**Quoted passage**.
──────
In practice, closures are used like this in modern JavaScript all over the place.

#6: The Inadvertent Closure (an anti-pattern)

In Example #1, I said that a very common use of closures was to bind a function and some data to an event handler. Unfortunately, while it may literally be true that that's a very common use, I suspect many times it's not the intent of the programmer creating the closure. I suspect much of the time, the programmer just wanted to bind the function, not any data, to the event handler, but didn't realize they were creating a closure and binding data as well.

Unless a page author is using DOM Level 0 event handling (e.g., onclick attributes in the HTML markup), usually there's a setup function called on page load that hooks up event handlers to the buttons and such using some analog of the Event.observe function I've been using in this post. Sometimes those setup functions are dealing with large data sets, perhaps a big JSON or XML document retrieved via an XMLHttpRequest query, referencing that data with local variables. Then the event handlers are defined within the setup function, which means they're closures, which means...right, they keep a reference to the setup function's context, and so the large data set is retained in memory.
──────
**Raw data**.
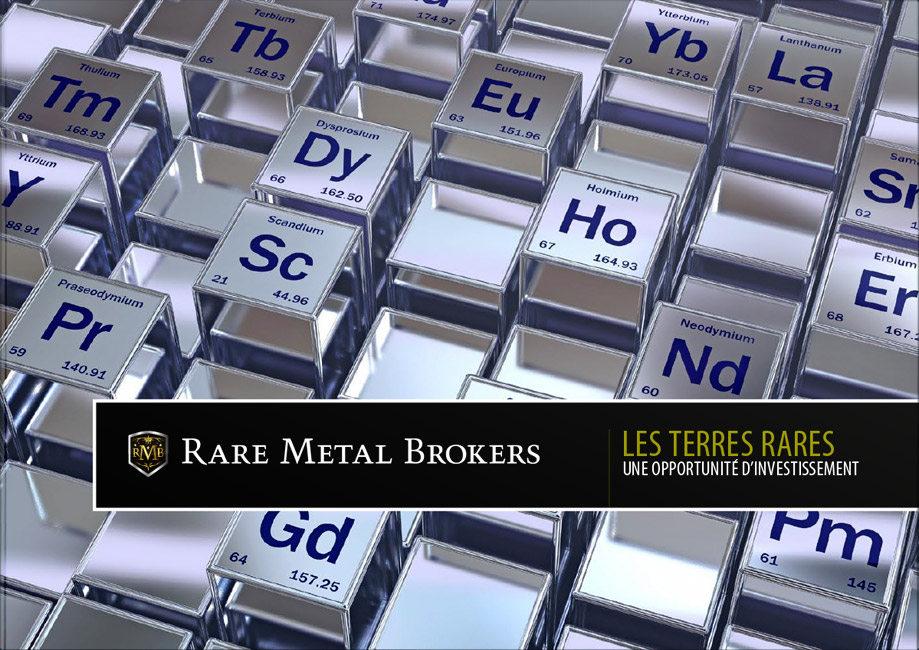 Broschüre Rare Metal Brokers
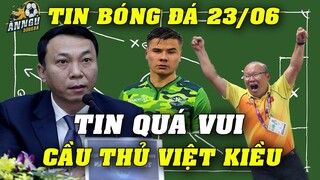 Cả Nước Vỡ Òa Khi VFF Báo TIN QUÁ VUI Về Cầu Thủ Việt Kiều Tại VL 3 WC 2022...ĐTVN Như Rồng Gặp Nước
──────
**Required actions**.
(A) What example of DOM Level 0 event handling does the closures excerpt give?
(B) Write out the part of the closures excerpt starting with "In practice, closures" and going on through "data as well.".

**Activity answers**.
(A) Onclick attributes in the HTML markup.

(B)
In practice, closures are used like this in modern JavaScript all over the place.

#6: The Inadvertent Closure (an anti-pattern)

In Example #1, I said that a very common use of closures was to bind a function and some data to an event handler. Unfortunately, while it may literally be true that that's a very common use, I suspect many times it's not the intent of the programmer creating the closure. I suspect much of the time, the programmer just wanted to bind the function, not any data, to the event handler, but didn't realize they were creating a closure and binding data as well.